La Smart City est un concept qui a pour ambition de rendre les services publics à portée de main des citoyens. Seules l’innovation et la créativité permettront une adaptation continue aux mutations engendrées par le numérique.

La quinzième édition du Salon international des technologies de l’information, MED-IT «One to one», s’est tenue, les 29 et 30 novembre à Skhirat, sous le thème: «Des villes plus intelligentes et durables via une stratégie de TIC collaboratives et ouvertes». Cette édition a vu la participation d’une centaine d’exposants nationaux et internationaux représentant la France, l’Espagne, l’Italie, le Portugal, la Pologne, l’Inde, la Chine, les Etats-Unis, le Canada, les Emirats-Arabes-Unis, la Tunisie… La Belgique, invitée d’honneur, a été représentée par une dizaine d’exposants de Wallonie accompagnés par l’Agence wallonne à l’exportation (AWEX).

L’évènement a aussi réuni des acteurs majeurs du monde des IT (éditeurs, constructeurs et intégrateurs), parmi lesquels des géants tels que Dell, Kaspersky, Symantec, Microsoft, Fujitsu, etc. En outre, le salon a accueilli près 2 500 visiteurs professionnels dont 70% de décideurs (PDG, directeurs de département, chefs de projets IT, etc.).

Selon Frank Carruet, ambassadeur de Belgique au Maroc, «la Smart City est, avant tout, un concept qui permettra aux habitants des villes de devenir des citoyens au sens originel du terme». Et d’expliquer que «ce concept a pour ambition de rendre les services publics, ainsi que tout ce qui touche au citoyen, à portée de main.
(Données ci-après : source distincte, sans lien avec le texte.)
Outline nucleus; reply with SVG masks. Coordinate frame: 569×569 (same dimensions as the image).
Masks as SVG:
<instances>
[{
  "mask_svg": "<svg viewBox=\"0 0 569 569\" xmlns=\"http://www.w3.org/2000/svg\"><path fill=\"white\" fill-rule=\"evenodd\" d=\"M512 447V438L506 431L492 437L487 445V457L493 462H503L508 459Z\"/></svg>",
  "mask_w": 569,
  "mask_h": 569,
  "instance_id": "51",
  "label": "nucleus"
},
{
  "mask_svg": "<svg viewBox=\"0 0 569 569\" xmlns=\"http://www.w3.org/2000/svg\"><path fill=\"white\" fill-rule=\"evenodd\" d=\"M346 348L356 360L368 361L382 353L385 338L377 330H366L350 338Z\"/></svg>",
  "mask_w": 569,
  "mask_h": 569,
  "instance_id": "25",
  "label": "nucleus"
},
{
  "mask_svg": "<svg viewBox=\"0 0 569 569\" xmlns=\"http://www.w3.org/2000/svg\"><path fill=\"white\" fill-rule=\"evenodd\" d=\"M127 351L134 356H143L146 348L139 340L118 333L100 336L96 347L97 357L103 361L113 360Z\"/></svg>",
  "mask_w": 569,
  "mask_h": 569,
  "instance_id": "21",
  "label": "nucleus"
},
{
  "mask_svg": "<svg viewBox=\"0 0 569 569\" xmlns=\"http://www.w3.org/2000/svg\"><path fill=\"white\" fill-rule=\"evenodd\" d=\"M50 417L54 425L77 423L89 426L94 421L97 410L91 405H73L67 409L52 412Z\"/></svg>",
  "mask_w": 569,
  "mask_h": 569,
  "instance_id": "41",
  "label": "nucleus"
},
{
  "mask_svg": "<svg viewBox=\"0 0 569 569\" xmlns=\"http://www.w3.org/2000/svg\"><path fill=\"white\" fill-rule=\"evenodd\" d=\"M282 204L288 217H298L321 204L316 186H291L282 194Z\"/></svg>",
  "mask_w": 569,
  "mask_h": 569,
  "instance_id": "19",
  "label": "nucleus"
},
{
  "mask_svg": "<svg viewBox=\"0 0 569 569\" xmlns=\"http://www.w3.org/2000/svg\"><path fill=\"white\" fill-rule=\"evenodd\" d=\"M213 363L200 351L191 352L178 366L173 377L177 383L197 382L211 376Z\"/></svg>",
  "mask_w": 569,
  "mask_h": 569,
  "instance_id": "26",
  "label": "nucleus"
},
C’est un exercice de transparence, de bonne gouvernance et de l’implication de tout un chacun».

Les modèles économiques sont bouleversés

Quant à Samia Chakri, directrice de l’économie numérique au ministère de l’industrie, du commerce, de l’investissement et de l’économie numérique, elle constate que «les mutations engendrées par l’évolution des nouvelles technologies de l’information et de la communication ont bouleversé les modèles économiques classiques» et que «seules l’innovation et la créativité permettront une adaptation continue aux mutations de l’environnement du numérique». Pour sa part, Nasser Hajji, ancien secrétaire d’Etat chargé de la poste et des technologies, des télécommunications et de l’information, estime qu’«en ce qui concerne l’évolution des TIC,  nous sommes arrivés, d’un point de vue économique, à la fin d’un cycle qui a débuté dans les années soixante-dix». D’après lui, la fin de ce cycle est la conséquence de la forte baisse enregistrée au niveau des prix de la communication et du stockage de données.

Depuis le lancement du MED-IT en 2002, pas moins de 1 000 entreprises ont exposé au salon et plus de 600 conférences et 45 000 rendez-vous d’affaires ont été organisés. Ce salon a permis la création de 35 nouvelles sociétés IT au Maroc.